4. What if I operate a store that is not an “essential” business or operation, but the store is not specifically ordered to close—for example, furniture stores, clothing stores, beauty supply stores, or tobacco stores. May I continue operating my store? May I at least offer curbside pickup or delivery?
See FAQ #2 above, as well as paragraph 1 of the order allowing people to leave home to get “necessary” services and supplies. Taken together, these rules can be boiled down to this: “You can always deliver. And if the customer can leave their house for it, you can meet them at the curb.”
5. What if my business provides services but is not on the “essential” list and is not specifically closed—for example, pet groomers, home cleaning services, or lawn services? May I continue operating my business?

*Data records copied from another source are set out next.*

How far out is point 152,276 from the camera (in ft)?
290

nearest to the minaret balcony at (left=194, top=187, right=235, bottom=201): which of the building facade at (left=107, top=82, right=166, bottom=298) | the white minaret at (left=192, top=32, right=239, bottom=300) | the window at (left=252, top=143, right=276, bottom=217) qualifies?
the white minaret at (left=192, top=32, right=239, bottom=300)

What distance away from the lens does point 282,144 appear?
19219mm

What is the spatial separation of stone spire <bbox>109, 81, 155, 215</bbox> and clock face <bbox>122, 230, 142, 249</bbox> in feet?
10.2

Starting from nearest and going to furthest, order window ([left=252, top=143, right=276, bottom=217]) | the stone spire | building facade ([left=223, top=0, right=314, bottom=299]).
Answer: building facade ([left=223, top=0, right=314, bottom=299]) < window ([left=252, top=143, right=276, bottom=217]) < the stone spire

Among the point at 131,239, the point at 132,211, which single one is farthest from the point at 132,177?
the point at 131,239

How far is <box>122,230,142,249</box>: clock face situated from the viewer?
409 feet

It depends. As mentioned above in FAQ #2, people can leave home to work if they will have no regular interaction within six feet of another person. So home cleaning services and lawn services conceivably may continue to operate. If you provide a service that requires customers to leave their homes, remember that they may leave only to get “necessary” services as defined in paragraph 1 of the order.
6. May I change my business model to become an “essential” business or operation?
Yes, if your business truly becomes an essential business or operation. But if you try to circumvent the order without fully becoming an essential business or operation, then you are in violation of the order and will face criminal liability.